The realities of working with real data are rather unique and intriguing. I find no end of strange unforeseen quirks that I’m never entirely certain how to handle. I’m working through the nuts and bolts of importing and processing my market data for FFXIV. As a side note, I must admit I underestimated R.
So, big data plan aside, I was attempting to consolidate 13 days of market data into a single data set. While most of the shenanigans revolved around navigating the ins and outs of data structure manipulation. I was, however, victorious! Kinda.
I ended up with some interesting entries like this one. My current sorting method considers these two separate entries because the price is different. In reality, it’s the same 205 units from two different time periods. The seller just dropped the price at some point. If I were to consider the entire collection as a whole data set what should be done with this? Which is more accurate, the higher listing or the lower listing? Both represent a legitimate attempt to sell goods. In reality, I don’t plan to treat all days combined as a single data set.
I’m going to run the stats on a per-day basis. Daily average unit price, total quantity, concentration, and elasticity for each good/server combination. That should allow me to see how these things are generally behaving over time and support good v. good and server v. server comparisons between data sets.
Elasticity is the odd man out though. Since it will be obtained using regression in the first place, I have to consider the value of retaining insignificant results in the data set. I could be off base here, but I believe that insignificant in the statistical sense simply indicates that there isn’t a clear relationship between Q and P. Might be worthwhile to compare the result of significant only v. all values just to see what there is to see.
Anyway, I’m off track. Having the same set of goods listed multiple times so that 205 units show up in the result as 410 units was not the only instance of something like this occurring.
I picked this example out as well, for that reason. I actually went and looked over the day-by-day data to see what was going on. A seller (not the same one as the other picture) initially posted 3 listings of 8 units each, a total of 24 units, at 210 gil. The very next day, they appear to have reduced the unit price to 147 gil. However, the goods sat there at that price for a couple of days before someone bought only a single 8 unit lot, which generated that 16 unit entry. It sat there for another day or two then someone bought another 8 unit lot, giving us the last entry, which also eventually sold.

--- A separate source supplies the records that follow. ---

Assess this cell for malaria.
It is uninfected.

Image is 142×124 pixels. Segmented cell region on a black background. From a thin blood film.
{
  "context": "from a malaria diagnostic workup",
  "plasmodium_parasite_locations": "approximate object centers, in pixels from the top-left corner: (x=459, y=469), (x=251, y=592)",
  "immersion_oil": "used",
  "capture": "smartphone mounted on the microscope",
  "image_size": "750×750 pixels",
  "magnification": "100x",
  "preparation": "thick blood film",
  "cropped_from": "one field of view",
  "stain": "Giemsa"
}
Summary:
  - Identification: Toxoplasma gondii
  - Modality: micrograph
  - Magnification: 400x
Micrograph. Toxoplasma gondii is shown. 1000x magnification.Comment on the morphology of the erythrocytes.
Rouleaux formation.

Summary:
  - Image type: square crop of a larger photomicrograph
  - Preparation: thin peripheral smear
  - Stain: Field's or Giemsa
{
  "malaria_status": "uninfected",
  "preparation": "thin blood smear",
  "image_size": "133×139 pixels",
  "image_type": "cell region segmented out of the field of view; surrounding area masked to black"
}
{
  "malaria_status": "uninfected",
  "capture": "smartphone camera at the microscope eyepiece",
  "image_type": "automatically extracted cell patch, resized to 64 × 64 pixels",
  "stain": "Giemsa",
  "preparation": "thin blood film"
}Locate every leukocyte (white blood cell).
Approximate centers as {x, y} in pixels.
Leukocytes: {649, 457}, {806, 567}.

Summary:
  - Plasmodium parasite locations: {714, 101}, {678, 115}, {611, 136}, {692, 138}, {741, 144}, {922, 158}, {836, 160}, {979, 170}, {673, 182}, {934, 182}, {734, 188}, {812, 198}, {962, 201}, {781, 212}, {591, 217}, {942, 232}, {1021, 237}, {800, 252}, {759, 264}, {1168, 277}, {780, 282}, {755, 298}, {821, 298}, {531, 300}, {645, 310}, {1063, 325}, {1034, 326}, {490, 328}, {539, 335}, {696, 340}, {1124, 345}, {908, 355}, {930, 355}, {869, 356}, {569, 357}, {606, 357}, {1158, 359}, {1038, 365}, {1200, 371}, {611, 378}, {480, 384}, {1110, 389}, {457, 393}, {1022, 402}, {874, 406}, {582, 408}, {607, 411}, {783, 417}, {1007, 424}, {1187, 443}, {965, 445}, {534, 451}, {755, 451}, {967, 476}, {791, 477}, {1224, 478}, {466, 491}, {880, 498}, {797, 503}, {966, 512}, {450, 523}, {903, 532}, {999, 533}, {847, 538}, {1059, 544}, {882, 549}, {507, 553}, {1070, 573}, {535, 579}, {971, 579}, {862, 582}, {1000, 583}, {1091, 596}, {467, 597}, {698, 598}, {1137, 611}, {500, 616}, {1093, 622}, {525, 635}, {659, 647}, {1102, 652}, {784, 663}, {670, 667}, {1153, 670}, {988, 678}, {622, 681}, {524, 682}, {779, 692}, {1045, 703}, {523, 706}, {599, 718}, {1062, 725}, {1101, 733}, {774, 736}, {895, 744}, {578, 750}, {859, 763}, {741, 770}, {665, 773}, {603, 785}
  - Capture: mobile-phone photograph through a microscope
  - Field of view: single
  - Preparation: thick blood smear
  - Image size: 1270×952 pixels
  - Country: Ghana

So now I have 24 units that would become 72, 24 at 210 and 48 at 147.
I’m going to abandon that specific avenue of consolidation for now. I think if I date-stamped the records I could probably pull out the initial listing quantity and the final unit price, which would accurately read 24 units at 147 gil.
I would rather invest my time in the “original” plan first then follow up with this if I feel it needs doing.
Y’all take care, and remember to go check all your listing prices. You never know when your change might be the one that generates a blog post.